Compared to last year’s The Butch Monologues,which draws from queer community members’ stories to produce a symphony of butch experience, parts of Virtual Intimacy feel like unworked research. The rawness doesn’t quite square with the elaborate multi-screen experience, though there are some great moments, especially when people get loose on the app. It’s remarkable how generous audience members are, offering their anonymous memories and insecurities around kink, rejection, non-monogamy, exes, and commitment.
Given how awkward audience participation can be, this setup demonstrates how digital spaces can facilitate an openness that’s much trickier in the flesh. As an exploration of virtual intimacy, however, the project stops short of really investing in the digital world. The actors perform different versions of the same app-facilitated encounter, and they handle the repetition well, finding different energies – shy, sensuous, cold, jokey, blokey – in the brief scene. Chien-Yu Liu’s videography brings a romantic, music video gloss with slow-motion close-ups of hands touching and ghostly double exposures.
But centring this offline meeting reinforces the idea that it’s in fleshspace where things get real. In a time when so much queer community and culture is born, lives and dies online – especially trans culture, especially diasporic culture – this feels a little shallow. I’m not sure it makes sense anymore to see digital space as primarily a medium, a replica, or even a technology; a distinction between online and offline life is increasingly untenable, and sometimes, it’s IRL that serves as a fleeting signpost to draw us into the deeper intimacy of digital connection. I’m keen to see where this project could go if it really opens the floodgates to queer intimacy and community that begins and ends online, and sustains the conversation it’s started.

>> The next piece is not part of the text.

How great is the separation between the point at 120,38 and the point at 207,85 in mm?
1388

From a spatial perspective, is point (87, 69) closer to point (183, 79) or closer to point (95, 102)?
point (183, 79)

Virtual Intimacy, directed by Edwin Kemp Attrill and Tung-Yen Chou. Lighting by Rachel Lee and Dazai Chen. Sound by Hai-Ting Liao. Videography by Chien-Yu Liu. App developed by Samantha E Schaffer. Performed by Jason Marsiglia and Shih-Yi Tseng with community members Cameron Magusic, Evander Wan, Jessi Lewis, Jin Chong, Kevin Chai, Scotty So, and Ping Wen.
Very Theatre and ActNow Theatre at Martyn Myer Arena, Victorian College of the Arts (VCA), for Asia TOPA.